Items from a data source:
********
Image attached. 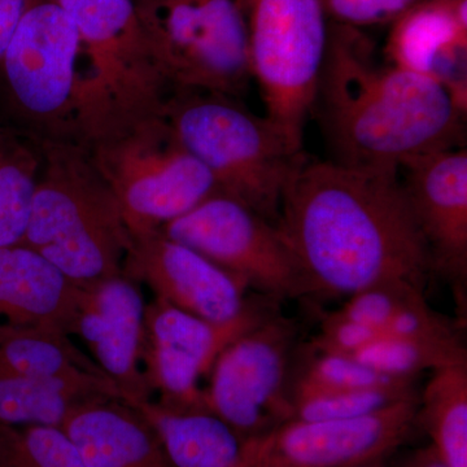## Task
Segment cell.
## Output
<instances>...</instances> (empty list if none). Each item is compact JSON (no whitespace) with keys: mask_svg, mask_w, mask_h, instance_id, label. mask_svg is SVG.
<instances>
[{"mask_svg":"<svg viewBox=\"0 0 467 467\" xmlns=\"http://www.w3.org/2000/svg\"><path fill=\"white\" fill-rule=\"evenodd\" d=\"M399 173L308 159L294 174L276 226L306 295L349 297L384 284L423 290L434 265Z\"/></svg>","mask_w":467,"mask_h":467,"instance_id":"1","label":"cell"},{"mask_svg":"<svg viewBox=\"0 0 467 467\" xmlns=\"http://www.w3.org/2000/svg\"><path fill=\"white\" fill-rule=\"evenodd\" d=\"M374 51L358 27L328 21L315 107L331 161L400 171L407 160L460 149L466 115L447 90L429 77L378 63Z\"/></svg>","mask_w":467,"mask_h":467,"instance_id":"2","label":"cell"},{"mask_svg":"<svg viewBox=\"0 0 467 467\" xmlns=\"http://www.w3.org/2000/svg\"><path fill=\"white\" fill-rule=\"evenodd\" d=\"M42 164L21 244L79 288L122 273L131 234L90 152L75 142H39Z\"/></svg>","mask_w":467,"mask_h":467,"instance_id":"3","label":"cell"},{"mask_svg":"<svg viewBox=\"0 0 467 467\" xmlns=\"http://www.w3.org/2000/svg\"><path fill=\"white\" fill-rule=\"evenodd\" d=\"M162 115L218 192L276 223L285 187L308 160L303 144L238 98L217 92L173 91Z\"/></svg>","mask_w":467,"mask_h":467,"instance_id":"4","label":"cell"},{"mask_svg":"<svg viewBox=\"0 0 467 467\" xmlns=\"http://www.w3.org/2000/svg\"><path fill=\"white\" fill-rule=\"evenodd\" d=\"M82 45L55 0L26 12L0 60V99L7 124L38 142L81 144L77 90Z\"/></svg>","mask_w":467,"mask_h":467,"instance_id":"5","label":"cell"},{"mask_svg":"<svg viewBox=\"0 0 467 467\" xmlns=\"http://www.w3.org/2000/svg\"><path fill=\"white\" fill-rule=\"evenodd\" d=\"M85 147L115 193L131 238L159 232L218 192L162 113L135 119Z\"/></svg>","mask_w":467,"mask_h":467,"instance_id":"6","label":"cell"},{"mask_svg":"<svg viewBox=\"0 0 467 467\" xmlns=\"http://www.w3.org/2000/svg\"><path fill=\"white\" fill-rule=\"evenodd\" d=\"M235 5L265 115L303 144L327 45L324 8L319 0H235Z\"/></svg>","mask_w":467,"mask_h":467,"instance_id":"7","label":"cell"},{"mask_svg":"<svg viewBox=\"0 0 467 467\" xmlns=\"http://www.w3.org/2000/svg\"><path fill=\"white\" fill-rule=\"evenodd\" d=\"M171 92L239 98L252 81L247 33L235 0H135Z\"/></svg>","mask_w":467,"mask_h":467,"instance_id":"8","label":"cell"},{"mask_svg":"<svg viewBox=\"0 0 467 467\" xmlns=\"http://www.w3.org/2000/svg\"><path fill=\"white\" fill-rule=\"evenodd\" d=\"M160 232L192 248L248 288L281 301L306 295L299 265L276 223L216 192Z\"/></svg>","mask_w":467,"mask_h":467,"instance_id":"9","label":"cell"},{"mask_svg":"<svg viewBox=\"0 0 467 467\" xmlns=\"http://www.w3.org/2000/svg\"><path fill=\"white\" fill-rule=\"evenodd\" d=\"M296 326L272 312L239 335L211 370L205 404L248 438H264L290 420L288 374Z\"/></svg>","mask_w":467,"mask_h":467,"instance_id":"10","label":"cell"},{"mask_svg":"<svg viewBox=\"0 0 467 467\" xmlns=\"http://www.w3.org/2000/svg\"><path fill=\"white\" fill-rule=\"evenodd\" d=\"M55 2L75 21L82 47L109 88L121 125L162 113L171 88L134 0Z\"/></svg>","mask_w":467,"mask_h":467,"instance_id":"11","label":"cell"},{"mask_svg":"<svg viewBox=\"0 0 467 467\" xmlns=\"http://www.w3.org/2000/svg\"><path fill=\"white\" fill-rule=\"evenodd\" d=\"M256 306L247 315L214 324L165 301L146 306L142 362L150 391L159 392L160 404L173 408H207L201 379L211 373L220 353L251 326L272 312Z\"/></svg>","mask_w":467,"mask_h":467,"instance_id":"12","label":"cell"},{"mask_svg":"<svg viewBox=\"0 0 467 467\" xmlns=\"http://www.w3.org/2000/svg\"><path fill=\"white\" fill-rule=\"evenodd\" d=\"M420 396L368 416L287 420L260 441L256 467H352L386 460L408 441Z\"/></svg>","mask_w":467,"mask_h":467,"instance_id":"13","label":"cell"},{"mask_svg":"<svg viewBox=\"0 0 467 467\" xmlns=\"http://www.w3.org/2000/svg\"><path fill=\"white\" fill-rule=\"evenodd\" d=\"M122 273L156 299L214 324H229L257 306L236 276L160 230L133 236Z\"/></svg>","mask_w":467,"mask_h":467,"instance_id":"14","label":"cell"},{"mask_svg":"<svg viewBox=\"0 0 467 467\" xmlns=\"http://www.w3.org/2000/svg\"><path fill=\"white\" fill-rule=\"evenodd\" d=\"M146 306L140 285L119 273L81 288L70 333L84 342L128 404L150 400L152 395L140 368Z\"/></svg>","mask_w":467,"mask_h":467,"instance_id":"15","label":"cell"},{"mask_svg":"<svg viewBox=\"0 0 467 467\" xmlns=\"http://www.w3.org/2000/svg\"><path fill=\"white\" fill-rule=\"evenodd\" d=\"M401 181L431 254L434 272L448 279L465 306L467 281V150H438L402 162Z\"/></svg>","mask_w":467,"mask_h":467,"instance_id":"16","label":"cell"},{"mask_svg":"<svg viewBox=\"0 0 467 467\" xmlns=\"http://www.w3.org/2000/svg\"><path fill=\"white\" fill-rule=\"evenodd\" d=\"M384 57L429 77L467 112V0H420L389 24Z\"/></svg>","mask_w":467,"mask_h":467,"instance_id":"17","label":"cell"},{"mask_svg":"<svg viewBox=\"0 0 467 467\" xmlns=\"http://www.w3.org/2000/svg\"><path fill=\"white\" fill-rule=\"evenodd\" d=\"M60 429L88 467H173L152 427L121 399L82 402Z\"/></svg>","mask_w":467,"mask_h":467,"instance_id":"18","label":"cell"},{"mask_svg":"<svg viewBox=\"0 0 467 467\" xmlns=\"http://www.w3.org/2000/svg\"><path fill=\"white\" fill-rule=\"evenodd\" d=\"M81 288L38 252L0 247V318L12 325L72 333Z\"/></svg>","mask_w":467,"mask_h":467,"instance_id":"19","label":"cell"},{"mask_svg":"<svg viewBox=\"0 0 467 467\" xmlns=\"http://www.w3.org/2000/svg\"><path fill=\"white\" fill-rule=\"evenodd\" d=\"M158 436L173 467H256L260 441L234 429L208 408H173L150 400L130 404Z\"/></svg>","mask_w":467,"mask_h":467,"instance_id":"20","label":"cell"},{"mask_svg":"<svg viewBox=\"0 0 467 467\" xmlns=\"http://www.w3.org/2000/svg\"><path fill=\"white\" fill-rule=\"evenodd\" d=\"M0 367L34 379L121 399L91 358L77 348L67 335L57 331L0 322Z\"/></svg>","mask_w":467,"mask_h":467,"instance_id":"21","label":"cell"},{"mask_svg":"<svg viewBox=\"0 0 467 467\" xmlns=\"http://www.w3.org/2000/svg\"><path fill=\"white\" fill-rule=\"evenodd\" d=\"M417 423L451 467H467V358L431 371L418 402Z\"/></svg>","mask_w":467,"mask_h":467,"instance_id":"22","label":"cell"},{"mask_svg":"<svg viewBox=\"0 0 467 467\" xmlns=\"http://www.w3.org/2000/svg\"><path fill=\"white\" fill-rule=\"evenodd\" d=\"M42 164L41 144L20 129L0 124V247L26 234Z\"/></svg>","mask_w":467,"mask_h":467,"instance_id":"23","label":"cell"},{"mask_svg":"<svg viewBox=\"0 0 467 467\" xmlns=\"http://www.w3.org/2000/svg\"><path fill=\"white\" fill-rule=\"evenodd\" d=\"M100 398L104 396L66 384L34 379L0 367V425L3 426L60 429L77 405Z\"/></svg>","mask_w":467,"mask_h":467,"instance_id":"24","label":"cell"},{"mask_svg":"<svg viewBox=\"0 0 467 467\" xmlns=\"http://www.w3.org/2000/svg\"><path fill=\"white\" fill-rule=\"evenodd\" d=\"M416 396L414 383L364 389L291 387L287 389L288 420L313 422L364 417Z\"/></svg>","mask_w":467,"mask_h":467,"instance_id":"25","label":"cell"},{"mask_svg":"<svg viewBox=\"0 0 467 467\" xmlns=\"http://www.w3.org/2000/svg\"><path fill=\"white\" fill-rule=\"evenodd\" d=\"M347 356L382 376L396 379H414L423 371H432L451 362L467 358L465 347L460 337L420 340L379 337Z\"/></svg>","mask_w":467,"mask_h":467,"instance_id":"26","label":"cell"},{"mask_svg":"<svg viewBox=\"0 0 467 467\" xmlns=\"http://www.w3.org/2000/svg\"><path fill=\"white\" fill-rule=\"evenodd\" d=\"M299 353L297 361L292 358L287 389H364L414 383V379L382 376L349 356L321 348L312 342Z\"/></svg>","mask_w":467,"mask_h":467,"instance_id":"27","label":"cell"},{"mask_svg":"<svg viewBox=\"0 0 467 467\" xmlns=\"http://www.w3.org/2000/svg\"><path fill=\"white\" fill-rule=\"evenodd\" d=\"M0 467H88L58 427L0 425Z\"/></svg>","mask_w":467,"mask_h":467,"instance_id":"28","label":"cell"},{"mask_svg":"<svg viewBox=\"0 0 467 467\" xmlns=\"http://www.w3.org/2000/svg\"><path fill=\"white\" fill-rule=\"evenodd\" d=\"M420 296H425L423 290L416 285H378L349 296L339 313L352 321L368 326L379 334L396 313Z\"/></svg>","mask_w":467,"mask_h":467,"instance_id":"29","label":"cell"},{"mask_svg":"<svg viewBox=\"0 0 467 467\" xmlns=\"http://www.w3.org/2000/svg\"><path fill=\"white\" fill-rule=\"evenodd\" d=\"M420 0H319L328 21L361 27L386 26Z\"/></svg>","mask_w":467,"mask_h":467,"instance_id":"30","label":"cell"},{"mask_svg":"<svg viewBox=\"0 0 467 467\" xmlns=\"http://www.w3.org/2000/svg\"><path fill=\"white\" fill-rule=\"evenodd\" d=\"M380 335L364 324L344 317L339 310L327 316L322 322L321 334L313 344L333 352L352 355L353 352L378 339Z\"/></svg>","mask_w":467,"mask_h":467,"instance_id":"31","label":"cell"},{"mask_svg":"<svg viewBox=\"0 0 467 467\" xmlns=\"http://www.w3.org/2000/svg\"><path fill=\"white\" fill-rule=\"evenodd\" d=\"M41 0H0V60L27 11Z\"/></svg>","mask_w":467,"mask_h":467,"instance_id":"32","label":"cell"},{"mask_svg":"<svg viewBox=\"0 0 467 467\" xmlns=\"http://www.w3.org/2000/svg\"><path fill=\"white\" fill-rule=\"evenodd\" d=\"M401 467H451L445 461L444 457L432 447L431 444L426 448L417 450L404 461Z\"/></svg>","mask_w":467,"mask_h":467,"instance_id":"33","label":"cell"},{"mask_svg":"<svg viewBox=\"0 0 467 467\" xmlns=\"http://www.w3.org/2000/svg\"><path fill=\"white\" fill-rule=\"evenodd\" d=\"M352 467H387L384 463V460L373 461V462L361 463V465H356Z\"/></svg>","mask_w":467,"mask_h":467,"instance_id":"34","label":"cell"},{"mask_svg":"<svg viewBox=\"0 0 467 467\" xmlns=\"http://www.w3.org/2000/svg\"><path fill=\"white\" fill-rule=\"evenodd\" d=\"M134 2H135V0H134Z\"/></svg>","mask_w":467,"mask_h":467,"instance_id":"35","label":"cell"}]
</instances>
********
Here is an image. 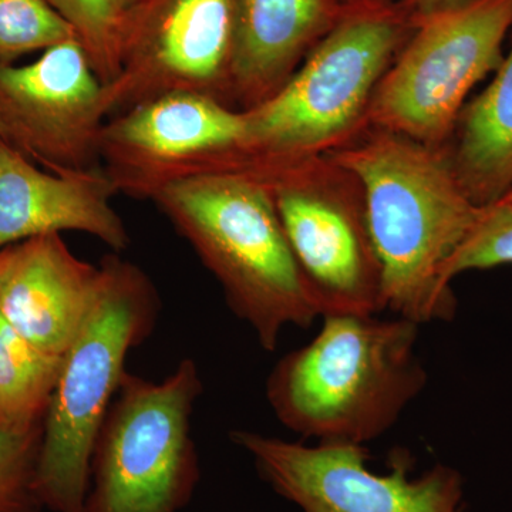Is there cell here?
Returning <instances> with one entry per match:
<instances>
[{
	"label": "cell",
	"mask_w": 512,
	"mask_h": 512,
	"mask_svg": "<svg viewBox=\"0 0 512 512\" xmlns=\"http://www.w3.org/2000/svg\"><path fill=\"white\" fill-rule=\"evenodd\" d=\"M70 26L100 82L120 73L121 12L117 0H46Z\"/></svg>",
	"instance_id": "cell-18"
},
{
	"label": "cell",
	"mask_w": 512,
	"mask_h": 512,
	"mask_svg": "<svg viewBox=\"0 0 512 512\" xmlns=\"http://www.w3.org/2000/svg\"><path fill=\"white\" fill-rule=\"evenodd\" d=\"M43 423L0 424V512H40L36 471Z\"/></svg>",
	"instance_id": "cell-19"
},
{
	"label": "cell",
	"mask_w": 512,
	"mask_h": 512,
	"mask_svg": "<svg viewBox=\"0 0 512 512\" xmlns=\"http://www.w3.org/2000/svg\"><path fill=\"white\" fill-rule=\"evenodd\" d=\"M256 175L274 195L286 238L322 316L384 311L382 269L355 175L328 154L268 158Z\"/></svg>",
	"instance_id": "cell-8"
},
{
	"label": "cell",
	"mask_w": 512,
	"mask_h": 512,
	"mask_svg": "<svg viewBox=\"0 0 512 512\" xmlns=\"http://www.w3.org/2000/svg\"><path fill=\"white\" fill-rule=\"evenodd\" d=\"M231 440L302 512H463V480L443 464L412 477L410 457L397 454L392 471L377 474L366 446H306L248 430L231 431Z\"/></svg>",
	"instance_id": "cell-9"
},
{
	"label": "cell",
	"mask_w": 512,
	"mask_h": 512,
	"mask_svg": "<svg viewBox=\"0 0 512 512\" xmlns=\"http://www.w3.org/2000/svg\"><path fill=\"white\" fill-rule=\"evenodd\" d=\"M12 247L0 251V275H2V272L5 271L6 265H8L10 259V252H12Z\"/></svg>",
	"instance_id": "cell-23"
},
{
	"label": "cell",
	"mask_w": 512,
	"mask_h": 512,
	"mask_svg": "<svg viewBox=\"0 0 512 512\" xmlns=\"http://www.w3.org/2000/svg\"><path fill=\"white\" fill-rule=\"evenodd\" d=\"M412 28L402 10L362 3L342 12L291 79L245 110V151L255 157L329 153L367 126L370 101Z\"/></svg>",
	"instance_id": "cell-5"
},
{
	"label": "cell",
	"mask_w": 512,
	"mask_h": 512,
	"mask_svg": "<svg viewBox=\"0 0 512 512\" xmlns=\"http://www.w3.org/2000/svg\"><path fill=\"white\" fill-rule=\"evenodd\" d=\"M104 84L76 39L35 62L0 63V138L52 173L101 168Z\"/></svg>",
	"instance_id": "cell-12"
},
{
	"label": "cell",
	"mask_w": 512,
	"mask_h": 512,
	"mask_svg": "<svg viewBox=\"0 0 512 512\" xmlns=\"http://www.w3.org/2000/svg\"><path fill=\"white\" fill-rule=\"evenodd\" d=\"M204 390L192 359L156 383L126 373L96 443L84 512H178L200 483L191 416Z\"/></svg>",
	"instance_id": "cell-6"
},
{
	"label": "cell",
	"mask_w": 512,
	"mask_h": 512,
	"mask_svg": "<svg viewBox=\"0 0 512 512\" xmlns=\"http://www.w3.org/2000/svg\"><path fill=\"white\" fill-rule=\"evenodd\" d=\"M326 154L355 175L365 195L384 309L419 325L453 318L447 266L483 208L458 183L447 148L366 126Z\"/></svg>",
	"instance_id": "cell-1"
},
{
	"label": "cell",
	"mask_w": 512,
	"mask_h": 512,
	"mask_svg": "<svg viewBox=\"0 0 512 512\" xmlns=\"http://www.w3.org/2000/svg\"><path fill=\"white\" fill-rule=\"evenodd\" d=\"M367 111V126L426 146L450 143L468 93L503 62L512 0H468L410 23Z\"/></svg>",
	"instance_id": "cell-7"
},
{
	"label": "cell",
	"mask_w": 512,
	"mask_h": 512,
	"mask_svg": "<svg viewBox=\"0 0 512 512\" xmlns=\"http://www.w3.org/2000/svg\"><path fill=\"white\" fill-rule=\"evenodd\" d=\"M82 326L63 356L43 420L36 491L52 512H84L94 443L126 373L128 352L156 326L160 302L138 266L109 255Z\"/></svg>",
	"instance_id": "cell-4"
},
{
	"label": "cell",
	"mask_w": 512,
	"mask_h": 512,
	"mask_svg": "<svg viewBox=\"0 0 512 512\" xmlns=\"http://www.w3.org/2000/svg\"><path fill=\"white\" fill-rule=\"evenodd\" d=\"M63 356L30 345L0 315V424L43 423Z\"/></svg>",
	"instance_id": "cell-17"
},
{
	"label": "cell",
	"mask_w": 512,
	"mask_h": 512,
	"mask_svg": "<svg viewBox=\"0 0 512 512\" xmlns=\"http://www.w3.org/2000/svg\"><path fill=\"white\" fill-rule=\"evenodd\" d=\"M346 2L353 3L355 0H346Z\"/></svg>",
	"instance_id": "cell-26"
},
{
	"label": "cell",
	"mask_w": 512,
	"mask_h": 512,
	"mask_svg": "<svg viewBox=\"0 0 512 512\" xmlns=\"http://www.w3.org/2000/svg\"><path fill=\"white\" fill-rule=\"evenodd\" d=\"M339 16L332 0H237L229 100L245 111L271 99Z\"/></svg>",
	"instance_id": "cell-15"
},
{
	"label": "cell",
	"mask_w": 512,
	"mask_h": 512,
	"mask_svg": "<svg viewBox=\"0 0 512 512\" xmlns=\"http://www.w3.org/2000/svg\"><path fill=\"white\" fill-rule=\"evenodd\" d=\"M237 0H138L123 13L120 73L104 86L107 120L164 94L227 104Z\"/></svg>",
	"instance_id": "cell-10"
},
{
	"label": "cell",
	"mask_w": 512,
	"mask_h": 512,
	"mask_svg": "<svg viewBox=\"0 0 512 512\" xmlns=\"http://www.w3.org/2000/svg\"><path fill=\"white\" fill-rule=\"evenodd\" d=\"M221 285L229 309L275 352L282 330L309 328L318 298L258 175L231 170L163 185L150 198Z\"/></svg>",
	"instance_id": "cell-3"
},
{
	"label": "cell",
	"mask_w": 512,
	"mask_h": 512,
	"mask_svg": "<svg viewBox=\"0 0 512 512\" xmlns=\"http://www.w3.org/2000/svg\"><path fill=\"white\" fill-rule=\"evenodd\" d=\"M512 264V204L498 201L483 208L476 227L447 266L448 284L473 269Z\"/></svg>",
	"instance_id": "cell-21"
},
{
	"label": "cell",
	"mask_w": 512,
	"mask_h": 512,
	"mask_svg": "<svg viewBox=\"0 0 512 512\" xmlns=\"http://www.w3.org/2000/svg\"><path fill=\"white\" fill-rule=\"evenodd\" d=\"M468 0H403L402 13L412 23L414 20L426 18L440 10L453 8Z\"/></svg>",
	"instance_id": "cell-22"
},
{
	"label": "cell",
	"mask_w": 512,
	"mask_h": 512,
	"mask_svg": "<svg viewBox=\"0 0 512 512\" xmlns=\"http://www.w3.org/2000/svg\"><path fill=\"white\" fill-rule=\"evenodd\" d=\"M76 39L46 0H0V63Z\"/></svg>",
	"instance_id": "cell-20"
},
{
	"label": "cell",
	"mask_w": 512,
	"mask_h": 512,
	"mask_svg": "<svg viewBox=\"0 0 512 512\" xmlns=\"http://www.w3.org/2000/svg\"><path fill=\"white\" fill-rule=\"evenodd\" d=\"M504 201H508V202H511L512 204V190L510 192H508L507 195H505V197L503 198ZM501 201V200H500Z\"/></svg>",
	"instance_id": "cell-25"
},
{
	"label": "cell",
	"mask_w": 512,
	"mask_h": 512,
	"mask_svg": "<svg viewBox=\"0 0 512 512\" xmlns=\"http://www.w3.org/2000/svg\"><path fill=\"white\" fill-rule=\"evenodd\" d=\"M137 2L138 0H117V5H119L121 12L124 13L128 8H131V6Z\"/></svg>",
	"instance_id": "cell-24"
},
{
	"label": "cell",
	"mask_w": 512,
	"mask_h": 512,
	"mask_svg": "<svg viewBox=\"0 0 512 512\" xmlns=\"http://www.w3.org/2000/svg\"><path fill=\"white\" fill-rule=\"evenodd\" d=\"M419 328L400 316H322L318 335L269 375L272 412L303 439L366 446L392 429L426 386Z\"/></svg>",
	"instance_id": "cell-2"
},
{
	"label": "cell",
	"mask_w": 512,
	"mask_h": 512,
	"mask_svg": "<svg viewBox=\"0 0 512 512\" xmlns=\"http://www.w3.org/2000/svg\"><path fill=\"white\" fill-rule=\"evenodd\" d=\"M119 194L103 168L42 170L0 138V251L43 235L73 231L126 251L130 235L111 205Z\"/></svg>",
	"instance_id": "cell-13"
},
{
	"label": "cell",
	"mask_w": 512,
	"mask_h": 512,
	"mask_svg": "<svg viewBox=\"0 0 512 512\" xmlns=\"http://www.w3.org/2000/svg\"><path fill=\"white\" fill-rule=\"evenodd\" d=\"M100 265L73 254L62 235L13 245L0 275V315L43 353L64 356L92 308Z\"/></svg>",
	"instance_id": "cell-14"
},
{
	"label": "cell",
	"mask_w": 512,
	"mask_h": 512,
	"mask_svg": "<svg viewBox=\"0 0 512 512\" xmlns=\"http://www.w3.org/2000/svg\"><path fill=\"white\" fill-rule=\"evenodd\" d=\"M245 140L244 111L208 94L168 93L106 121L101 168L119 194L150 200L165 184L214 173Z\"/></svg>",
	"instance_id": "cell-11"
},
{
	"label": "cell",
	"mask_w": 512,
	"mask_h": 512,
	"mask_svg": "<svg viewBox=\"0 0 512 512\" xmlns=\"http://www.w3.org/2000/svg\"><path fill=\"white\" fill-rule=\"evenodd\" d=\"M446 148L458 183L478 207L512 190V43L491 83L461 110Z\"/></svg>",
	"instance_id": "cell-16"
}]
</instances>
********
Set exercise: List each line in the data above that contains the string "with", matching case exactly.

Output of the exercise:
<instances>...</instances> (empty list if none). Each item is compact JSON (no whitespace) with keys: mask_svg, mask_w, mask_h, instance_id, label. mask_svg is SVG.
Returning <instances> with one entry per match:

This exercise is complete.